Austreibende Blätter der Herbstzeitlose im Frühling Foto: AdobeStock_Martina Simonazzi

Sowohl die Blüte als auch die Blätter und Früchte der Herbstzeitlose enthalten das stark toxische Alkaloid Colchicin. Obwohl die Blüte den höchsten Giftgehalt aufweist, ist das Laub meist von größerer Gefahr. Das liegt daran, dass die tulpenähnlichen Blätter dem essbaren Bärlauch ähneln. Blöderweise teilen die beiden Pflanzen nicht nur ähnliche Blätter, sondern auch ähnliche Standorte, weshalb es oft zu fatalen Verwechslungen kommt.

Wer Bärlauch sammeln gehen möchte, sollte eine äußerst gute Pflanzenkenntnis und die nötige Vorsicht mitbringen. Während die Blätter der Herbstzeitlose leicht nach links geschraubt wachsen und eher straff sind, hat der Bärlauch weichere und schlaffere Blätter. Aber Achtung: Aufgrund der ähnlichen Standorte können sich Herbstzeitlosen auch zwischen Bärlauchpflanzen verstecken und dann ist selbst der eigentlich unverwechselbare Bärlauchgeruch kein sicherer Indikator mehr!

Ab Mai bilden sich die Fruchtstände der Herbstzeitlose, die längliche Kapselfrüchte tragen. Während dem Reifeprozess werden sie langsam braun und vergrößern sich.

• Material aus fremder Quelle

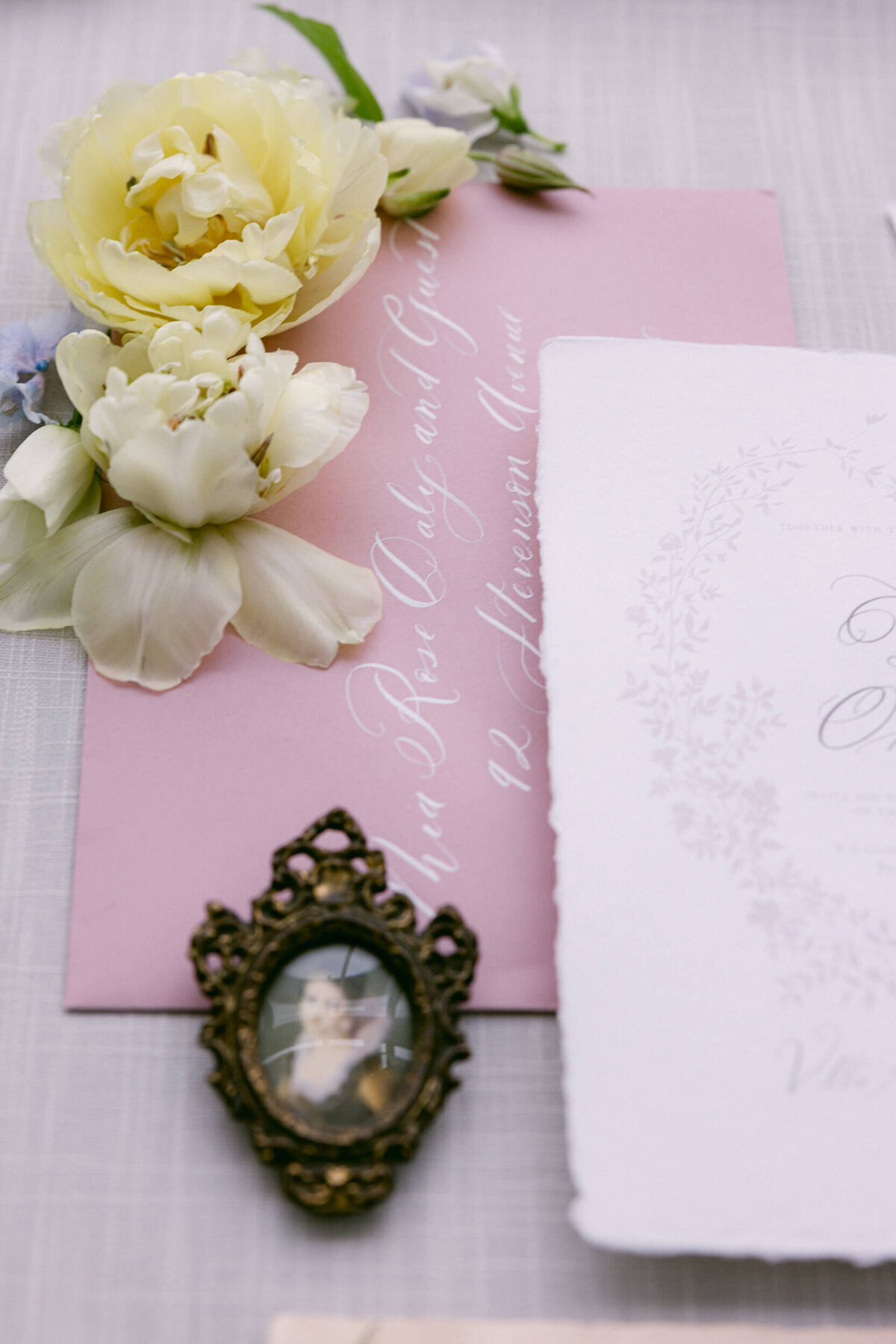 A wedding day photo of the brides wedding invitations at Villa Aura del Lago on Lake Como in Italy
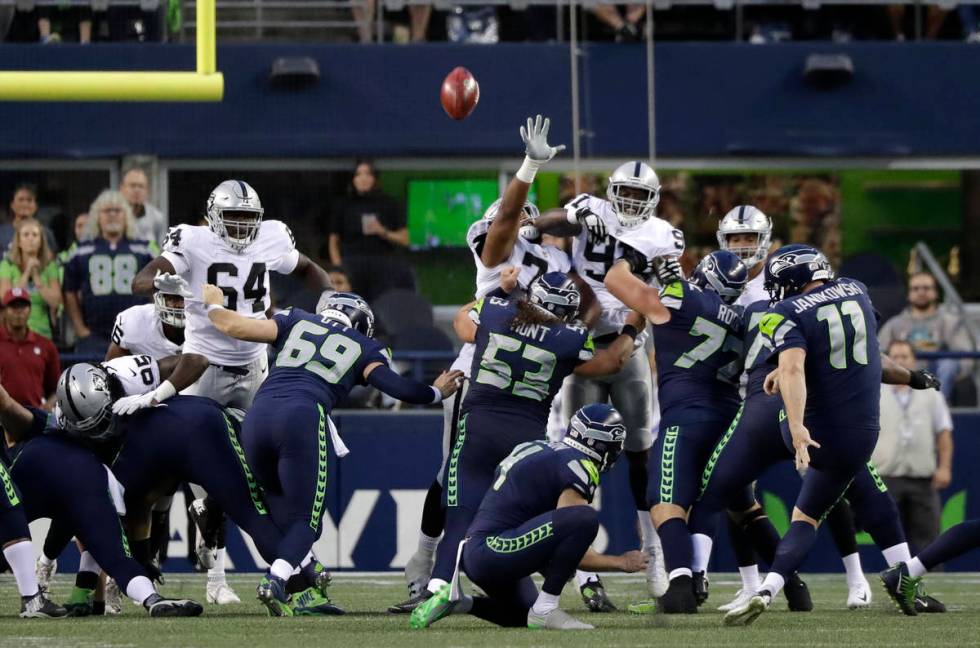 Seattle Seahawks kicker Sebastian Janikowski (11) kicks a point after following a touchdown aga ...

Standortbedingungen und Pflege

Herbstzeitlosen mögen es halbschattig bis sonnig. Sie wachsen gerne in lichten Wäldern oder auf nährstoffreichen Wiesen. Auf landwirtschaftlich genutzten Flächen macht die Pflanze daher ebenfalls Probleme und muss gründlich entfernt werden.

Die Herbstzeitlose bringt knallige Blütenfarbe in den Herbst

Wenn Sie vor dem Gift der schönen Pflanze nicht zurückschrecken und es Ihnen die zarten Blüten angetan haben, können Sie Knollen der Herbstzeitlosen zwischen Mitte Juli bis September in den Garten pflanzen. Falls Sie sie in ein Pflanzgefäß setzen, sollten Sie die Erde gleichmäßig leicht feucht halten.

Hier ist ebenfalls Vorsicht geboten: Da bereits Hautkontakt toxisch sein kann, sollten Sie bei jeglichen Pflegemaßnahmen mit der Herbstzeitlose Handschuhe tragen.

Verwendung der Herbstzeitlose

Trotz ihrer Giftigkeit ist die Herbstzeitlose eine beliebte Zierpflanze, die uns mit ihren Blüten erfreuliche Farbkleckse im Herbst beschert. Sie macht sich toll in Töpfen, als Zwischenpflanzung im Beet oder in kleinen Gruppen als Gehölzunterpflanzung.